Makes 6 medium muffins.
- 1/2 c yellow corn meal
- 1/2 c all purpose flour
- 1/2 tsp baking powder
- 1/4 tsp baking soda
- 1/8 tsp salt
- 1/2 Tbsp butter
- 1/2 Tbsp honey
- 1/2 c plain yogurt
- 1/2 c water
- 1 large egg, lightly beaten
- 6 vegetarian hot dogs
- Preheat oven to 350 degrees F and butter a muffin pan that has at least 6 (half-cup) wells.
- Into a large bowl, sift the corn meal, flour, baking powder, baking soda, and salt.
- In a small saucepan over low heat, melt the butter and honey until smooth. Remove from heat and stir in the yogurt, water, and beaten egg.
- Mix the wet ingredients with the dry ingredients until just blended.
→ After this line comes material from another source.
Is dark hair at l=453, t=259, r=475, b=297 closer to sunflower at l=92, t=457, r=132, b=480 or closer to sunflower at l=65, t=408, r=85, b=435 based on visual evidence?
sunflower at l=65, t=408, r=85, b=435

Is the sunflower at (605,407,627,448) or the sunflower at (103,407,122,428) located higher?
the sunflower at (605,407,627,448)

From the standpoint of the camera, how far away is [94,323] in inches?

Do not over-mix!
- Spoon the batter evenly into the 6 muffin wells. (Batter will only come up about half-way.)
- Cut one veggie dog into four equal segments and stand them upright in the batter of one muffin well. Repeat with remaining veggie dogs and batter.
- Bake 18 minutes or until golden brown on top and firm. Cool in pan 5 minutes before loosening sides with a knife. Serve immediately or at room temperature. Best served with mustard on the side.